## BRANO
-*-*-

Ogni anno, dal 2004, il «Giorno del ricordo» viene usato dalla retorica dei partiti della destra italiana che affonda le sue radici nell'ideologia fascista, per cancellare le responsabilità italiane e repubblichine nei massacri in terra slava e per ricordare foibe ed esodo dall' Istria e da Zara in modo, dice Claudio Magris, «regressivo e profanatorio». E alla fine per riattizzare gli odii nazionalistici antislavi all'origine dell'aggressione fascista del 1941


Ogni anno, a cominciare dal 2004, celebrando il «Giorno del Ricordo» per ricordare la tragedia delle foibe e dell'esodo, rischiamo inevitabilmente di guastare i buoni rapporti che intercorrono fra i popoli delle due sponde adriatiche. Nel 2007 rischiammo addirittura una crisi con la Croazia che, per fortuna, rientrò nel giro di una settimana. E poi nel 2008 con la Slovenia. Temo però che, a causa delle ferite non rimarginate, il pericolo di rotture continuerà a incombere, soprattutto se da parte italiana si dovesse continuare a ignorare la vera storia, se si continuerà a coltivare una memoria parziale, che non tenga conto dei torti subiti dagli altri, del dolore degli altri, delle tragedie altrui. Queste crisi ricorrenti, oltretutto, mettono in pericolo la coesistenza, la convivenza e la tranquillità della minoranza italiana nel territorio istro-quarnerino, di quei trentamila italiani rimasti in Croazia e Slovenia, che hanno saputo tenacemente e pazientemente costruire, insieme ai conterranei croati e sloveni, una vita di reciproco rispetto, di tolleranza, la convivenza nella multiculturalità. Bisognerebbe però cambiare linguaggio e smetterla di guardare a croati e sloveni come a dei barbari, come li chiamava Mussolini e come li definiscono i neofascisti che oggi scrivono sui muri di Trieste «slavi di merda» e «slavi boia», pensando invece a mettere in mare nuove navi traghetto accanto a quelle esistenti, di cui si servono italiani, croati e sloveni per transitare ogni giorno dall'una all'altra sponda dell'Adriatico e del confine giuliano. In Istria e nel Quarnero, le cui popolazioni hanno visto e subito nel secolo scorso tutte le violenze del fascismo e di altre ideologie nazionalistiche, aggressioni e oppressioni, fino all'esodo, si sa riconoscere il dolore di tutti, dei rimasti e degli esodati, dei profughi di tutte le popolazioni.
Le recriminazioni e i rancori tipici di una destra dalle origini fasciste e missine, oggi sono fuori della storia.
Certo, la storia non si può cancellare e non va dimenticata ma ciascun popolo deve saper fare i conti con la propria, senza sottacere o negare i buchi neri.

-*-*-

Rispondi in breve a queste domande sul brano dedicato al Giorno del ricordo.
1. Da quale anno si celebra il «Giorno del ricordo»?
2. Con quale paese si rischiò una crisi nel 2007?
3. Quanti italiani sono rimasti in Croazia e Slovenia?

## MATERIALE FORNITO
-*-*-

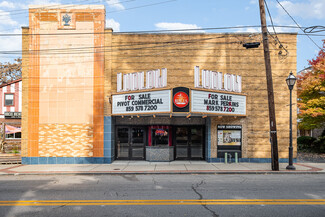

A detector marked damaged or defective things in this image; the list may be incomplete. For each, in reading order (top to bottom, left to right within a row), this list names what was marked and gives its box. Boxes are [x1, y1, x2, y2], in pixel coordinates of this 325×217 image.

road surface crack [191, 179, 219, 216]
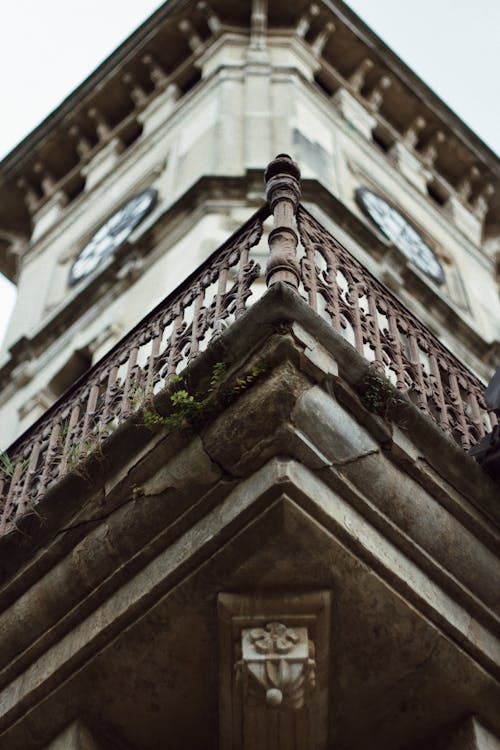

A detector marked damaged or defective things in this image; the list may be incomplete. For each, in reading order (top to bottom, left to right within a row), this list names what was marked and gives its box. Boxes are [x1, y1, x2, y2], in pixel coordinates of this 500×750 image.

rusted ironwork [0, 162, 496, 536]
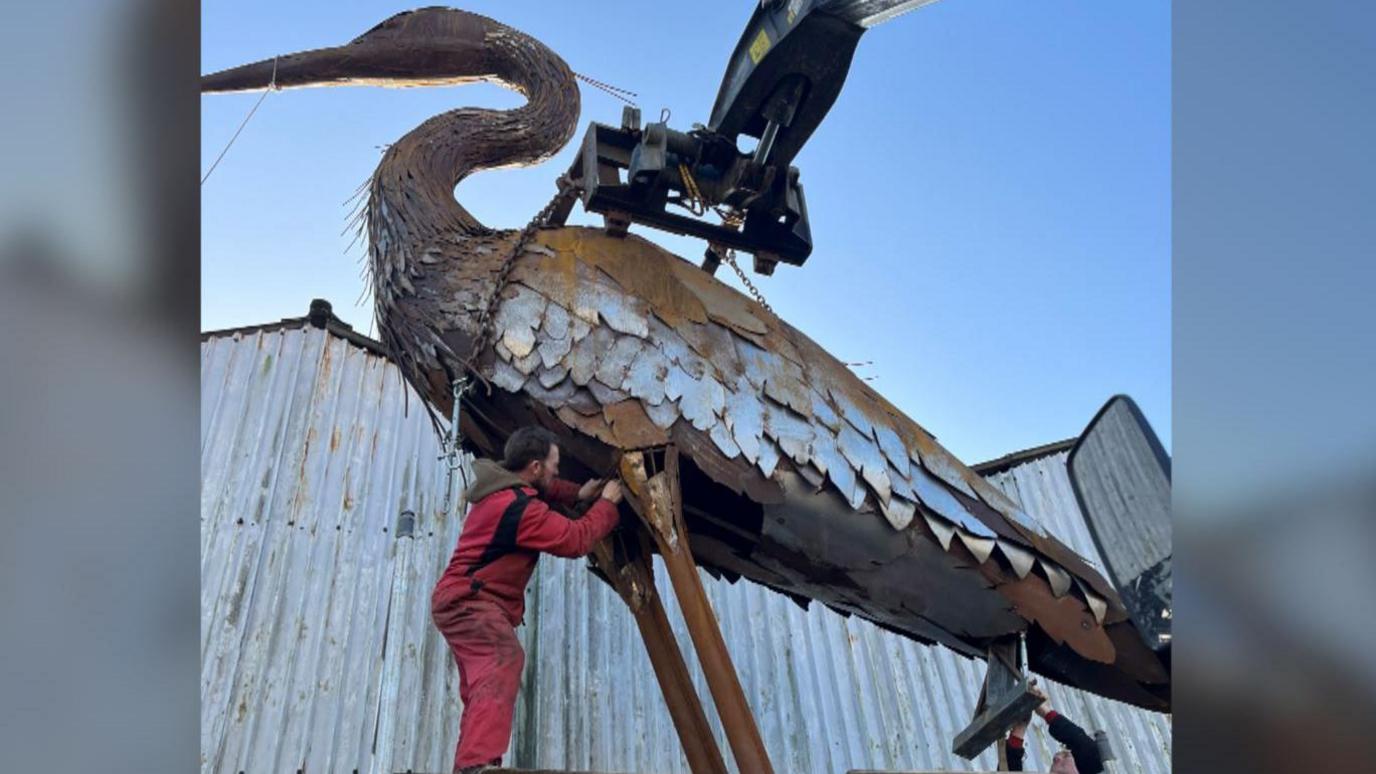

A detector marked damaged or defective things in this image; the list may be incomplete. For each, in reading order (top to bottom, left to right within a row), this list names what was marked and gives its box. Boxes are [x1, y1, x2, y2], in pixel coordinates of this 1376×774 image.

rusted metal body [200, 3, 1172, 727]
rusty corrugated sheet [200, 322, 1172, 765]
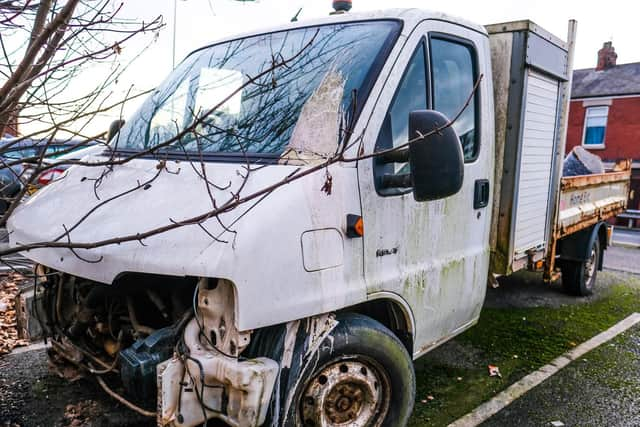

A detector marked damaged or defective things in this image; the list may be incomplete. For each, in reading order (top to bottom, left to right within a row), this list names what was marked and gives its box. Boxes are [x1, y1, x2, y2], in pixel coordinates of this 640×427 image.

rusty wheel rim [300, 360, 390, 426]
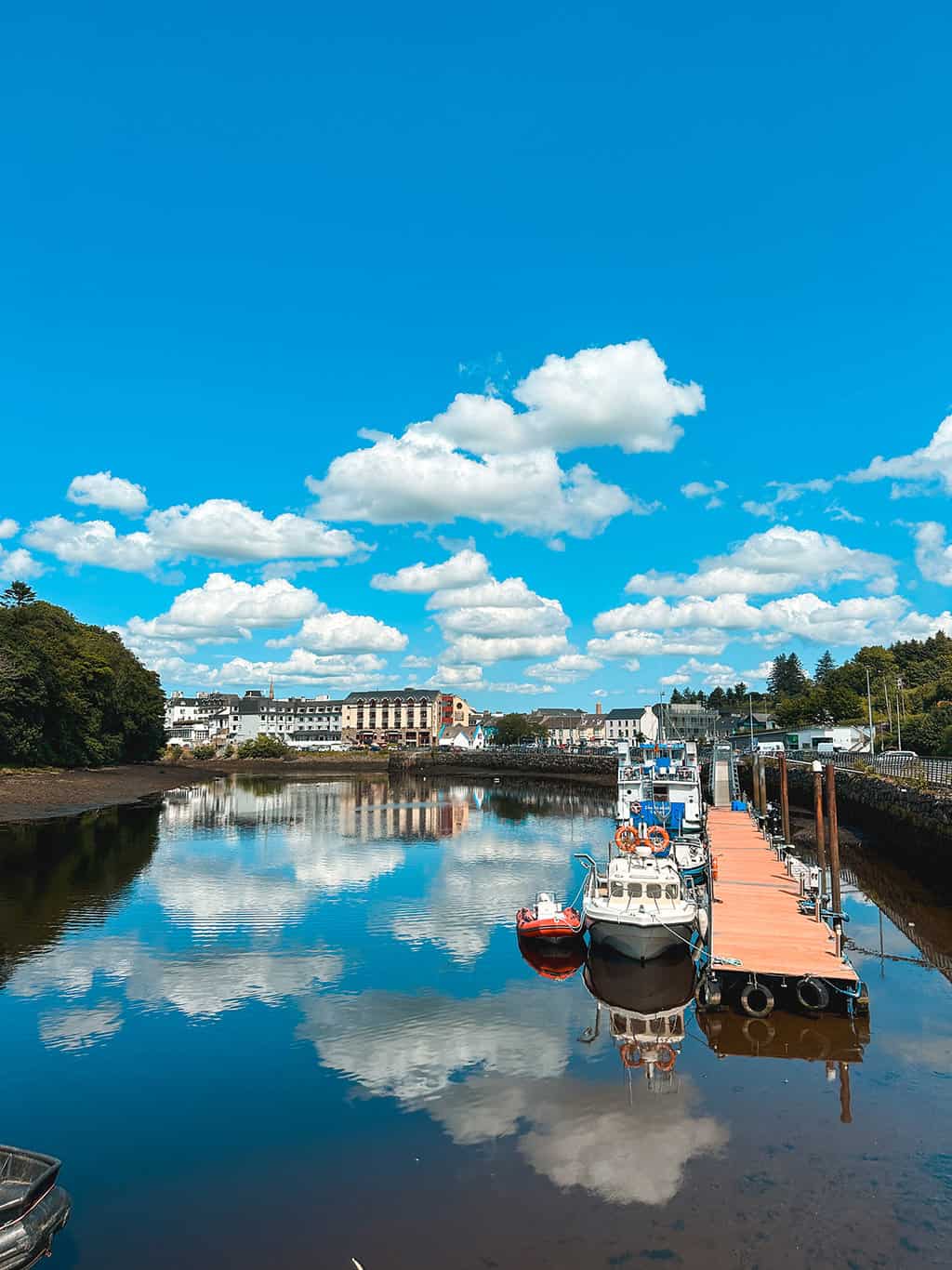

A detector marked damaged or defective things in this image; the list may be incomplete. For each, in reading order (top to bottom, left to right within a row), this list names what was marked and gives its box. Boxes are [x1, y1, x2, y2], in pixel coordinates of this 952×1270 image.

rusty mooring pole [777, 755, 792, 844]
rusty mooring pole [811, 766, 826, 893]
rusty mooring pole [826, 766, 840, 945]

-*-*-

## RISPOSTA
1. Dal 2004.
2. Con la Croazia.
3. Trentamila.